JupyterHub

Jupyter notebooks are an excellent resource for interactive development and data analysis using Python, R, and other languages. Jupyter notebooks can contain live code, equations, visualizations, and explanatory text which provide an excellent enviornment to use, learn, and teach interactive data analysis.

CU Research Computing (CURC) operates a JupyterHub server that enables users to run Jupyter notebooks on Summit or Blanca for serial (single core) and shared-memory parallel (single node) workflows. The CURC JupyterHub runs atop of Anaconda. Additional documentation on the CURC Anaconda distribution is available and may be a good pre-requisite for the following documentation outlining use of the CURC JupyterHub.

Step 1: Log in to CURC JupyterHub

CURC JupyterHub is available at https://jupyter.rc.colorado.edu. To log in use your RC credentials. If you do not have an RC account, please request an account before continuing.

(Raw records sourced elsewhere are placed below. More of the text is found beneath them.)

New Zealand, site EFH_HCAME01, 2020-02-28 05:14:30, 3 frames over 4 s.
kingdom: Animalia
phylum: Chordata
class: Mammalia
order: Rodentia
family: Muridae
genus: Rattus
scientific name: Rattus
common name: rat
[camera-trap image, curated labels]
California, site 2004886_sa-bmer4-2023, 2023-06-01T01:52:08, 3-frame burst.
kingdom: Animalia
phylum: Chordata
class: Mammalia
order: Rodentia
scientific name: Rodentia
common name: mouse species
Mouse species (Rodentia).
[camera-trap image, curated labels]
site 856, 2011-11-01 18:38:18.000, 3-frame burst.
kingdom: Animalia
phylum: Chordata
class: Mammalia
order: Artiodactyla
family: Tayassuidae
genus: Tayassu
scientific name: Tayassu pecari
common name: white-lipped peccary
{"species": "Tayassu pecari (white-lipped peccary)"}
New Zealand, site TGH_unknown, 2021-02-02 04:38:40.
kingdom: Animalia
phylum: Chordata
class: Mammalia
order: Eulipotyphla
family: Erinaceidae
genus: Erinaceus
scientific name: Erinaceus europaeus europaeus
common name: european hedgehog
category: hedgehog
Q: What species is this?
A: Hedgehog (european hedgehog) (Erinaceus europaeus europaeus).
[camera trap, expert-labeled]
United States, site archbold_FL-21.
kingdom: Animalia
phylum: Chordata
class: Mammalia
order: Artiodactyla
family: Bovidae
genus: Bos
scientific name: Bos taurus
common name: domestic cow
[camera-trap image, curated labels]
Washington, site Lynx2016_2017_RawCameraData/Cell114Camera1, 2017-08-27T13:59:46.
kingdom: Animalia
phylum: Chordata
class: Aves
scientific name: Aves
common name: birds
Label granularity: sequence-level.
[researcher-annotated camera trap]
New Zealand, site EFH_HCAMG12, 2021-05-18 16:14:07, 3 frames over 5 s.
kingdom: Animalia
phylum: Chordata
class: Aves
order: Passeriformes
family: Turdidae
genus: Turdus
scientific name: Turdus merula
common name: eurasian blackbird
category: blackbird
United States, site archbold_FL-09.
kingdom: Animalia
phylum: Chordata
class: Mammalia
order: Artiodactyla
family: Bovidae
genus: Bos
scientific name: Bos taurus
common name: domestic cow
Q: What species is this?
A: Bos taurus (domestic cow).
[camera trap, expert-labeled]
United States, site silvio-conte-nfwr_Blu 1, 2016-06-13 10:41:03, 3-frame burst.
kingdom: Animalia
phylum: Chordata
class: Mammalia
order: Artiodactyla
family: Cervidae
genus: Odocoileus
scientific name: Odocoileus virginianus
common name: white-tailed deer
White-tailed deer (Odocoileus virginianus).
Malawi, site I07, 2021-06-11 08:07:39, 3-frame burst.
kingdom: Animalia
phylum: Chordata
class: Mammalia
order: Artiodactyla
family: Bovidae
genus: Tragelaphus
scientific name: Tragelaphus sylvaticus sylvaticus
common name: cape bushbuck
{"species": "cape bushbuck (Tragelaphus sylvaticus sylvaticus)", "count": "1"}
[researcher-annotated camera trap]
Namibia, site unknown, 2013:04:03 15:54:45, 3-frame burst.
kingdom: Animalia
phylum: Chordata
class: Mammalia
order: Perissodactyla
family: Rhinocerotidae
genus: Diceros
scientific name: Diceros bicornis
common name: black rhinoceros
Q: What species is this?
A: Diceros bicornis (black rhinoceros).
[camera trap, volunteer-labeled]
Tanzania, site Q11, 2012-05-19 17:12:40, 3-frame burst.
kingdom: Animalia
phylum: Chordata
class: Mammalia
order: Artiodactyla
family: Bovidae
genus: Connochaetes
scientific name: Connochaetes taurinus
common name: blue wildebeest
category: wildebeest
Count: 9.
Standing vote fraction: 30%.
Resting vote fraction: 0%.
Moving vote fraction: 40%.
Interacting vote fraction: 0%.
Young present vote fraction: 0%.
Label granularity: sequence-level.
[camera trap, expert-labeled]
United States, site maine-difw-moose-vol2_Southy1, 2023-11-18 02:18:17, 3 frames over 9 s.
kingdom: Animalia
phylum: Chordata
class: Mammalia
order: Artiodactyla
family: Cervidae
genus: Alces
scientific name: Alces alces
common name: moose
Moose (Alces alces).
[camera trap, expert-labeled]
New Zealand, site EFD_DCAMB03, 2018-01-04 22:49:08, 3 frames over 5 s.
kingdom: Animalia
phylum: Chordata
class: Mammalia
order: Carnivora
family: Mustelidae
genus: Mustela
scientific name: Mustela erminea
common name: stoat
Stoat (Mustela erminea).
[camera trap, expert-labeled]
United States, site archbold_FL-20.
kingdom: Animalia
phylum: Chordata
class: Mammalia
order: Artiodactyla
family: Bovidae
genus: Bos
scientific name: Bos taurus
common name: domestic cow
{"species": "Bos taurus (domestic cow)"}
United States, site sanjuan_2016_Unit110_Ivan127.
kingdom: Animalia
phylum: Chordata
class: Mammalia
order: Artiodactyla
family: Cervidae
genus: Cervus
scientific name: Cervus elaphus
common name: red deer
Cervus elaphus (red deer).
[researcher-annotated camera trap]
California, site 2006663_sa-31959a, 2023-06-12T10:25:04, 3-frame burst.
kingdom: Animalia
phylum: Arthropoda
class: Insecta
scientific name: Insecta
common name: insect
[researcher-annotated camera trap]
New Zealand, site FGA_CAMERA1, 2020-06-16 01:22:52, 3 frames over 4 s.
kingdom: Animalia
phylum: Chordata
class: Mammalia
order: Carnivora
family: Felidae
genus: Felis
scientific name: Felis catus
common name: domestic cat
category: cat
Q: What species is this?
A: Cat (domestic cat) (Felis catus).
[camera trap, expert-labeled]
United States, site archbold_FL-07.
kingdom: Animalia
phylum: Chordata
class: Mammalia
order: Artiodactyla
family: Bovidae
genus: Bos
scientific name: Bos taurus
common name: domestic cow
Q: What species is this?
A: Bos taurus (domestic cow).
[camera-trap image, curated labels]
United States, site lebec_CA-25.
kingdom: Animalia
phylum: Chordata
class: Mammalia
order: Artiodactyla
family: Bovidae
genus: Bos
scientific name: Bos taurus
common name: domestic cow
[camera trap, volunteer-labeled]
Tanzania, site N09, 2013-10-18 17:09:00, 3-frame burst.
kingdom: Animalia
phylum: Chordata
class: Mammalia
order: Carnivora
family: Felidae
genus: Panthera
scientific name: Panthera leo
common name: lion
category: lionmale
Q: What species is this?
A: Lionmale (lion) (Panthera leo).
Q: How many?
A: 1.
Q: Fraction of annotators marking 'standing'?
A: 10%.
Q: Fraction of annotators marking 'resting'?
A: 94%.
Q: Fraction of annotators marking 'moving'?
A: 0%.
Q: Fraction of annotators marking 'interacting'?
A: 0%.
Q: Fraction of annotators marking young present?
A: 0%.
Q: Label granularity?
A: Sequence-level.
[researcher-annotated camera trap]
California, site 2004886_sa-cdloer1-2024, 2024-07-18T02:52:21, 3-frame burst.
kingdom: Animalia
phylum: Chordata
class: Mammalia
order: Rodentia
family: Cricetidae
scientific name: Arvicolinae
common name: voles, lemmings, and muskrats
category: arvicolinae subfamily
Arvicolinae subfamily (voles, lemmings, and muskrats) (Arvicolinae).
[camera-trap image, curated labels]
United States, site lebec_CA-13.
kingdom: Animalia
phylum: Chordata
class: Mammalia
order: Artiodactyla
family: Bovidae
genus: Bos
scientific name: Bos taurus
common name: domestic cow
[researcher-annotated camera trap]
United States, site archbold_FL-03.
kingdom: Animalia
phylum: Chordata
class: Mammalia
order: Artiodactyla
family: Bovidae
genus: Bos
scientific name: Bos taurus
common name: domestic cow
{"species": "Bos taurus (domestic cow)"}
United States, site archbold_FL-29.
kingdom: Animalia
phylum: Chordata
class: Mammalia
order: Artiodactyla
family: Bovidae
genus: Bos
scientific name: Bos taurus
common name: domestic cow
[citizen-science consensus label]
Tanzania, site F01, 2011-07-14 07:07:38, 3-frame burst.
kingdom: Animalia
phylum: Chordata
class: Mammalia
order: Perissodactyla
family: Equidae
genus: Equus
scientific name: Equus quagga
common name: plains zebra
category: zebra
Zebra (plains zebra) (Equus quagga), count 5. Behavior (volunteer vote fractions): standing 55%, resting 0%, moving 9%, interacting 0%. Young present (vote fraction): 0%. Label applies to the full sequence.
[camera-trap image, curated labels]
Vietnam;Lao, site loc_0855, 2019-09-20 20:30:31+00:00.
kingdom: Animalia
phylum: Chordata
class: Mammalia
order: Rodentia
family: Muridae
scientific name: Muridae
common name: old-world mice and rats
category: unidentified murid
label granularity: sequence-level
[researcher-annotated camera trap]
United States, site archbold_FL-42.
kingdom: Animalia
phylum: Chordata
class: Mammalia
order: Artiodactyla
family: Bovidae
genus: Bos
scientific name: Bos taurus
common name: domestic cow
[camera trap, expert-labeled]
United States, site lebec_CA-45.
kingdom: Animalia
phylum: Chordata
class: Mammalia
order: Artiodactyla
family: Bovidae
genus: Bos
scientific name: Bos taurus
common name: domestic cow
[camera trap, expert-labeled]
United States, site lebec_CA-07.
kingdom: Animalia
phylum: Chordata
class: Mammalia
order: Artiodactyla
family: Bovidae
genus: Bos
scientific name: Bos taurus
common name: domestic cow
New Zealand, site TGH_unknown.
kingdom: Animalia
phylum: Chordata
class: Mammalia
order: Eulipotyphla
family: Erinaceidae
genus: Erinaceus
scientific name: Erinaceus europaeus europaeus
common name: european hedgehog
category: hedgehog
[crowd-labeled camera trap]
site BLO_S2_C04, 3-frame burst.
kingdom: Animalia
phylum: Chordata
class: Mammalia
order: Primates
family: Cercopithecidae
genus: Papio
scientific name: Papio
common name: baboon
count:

Step 2: Start a notebook server

To start a notebook server, select one of the available options in the Select job profile menu under Spawner Options and click Spawn. Available options are:

  • Anaconda-based servers (recommended)
    • Summit interactive (12hr) (a 12-hour, 1 core job on a Summit “shas” node)
    • Summit Haswell (1 node, 12hr) (a 12-hour, 24 core job on a Summit “shas” node)
    • Blanca (12hr) (A 12-hour, 1 core job on your default Blanca partition; only available to Blanca users)
    • Blanca CSDMS (12hr) (A 12-hour, 1 core job on the Blanca CSDMS partition; only available to Blanca CSDMS users)
  • Module-based servers (legacy; no longer supported)
    • Legacy - Summit Haswell - 2hr (a 2-hour, 1 core job on a Summit “shas” node)
    • Legacy - Summit Haswell - 12hr (a 12-hour, 1 core job on a Summit “shas” node)
    • Legacy - Summit Knight’s Landing (a 2-hour, full node job on a Summit “sknl” node)
    • Legacy - Blanca CSDMS (A 12-hour, 1 core job on the Blanca CSDMS partition; only available to Blanca CSDMS users)
    • Legacy - Blanca Sol (A 12-hour, 1 core job on the Blanca Sol partition; only available to Blanca Sol users)
    • Legacy - Blanca APPM (A 12-hour, 1 core job on the Blanca APPM partition; only available to Blanca APPM users)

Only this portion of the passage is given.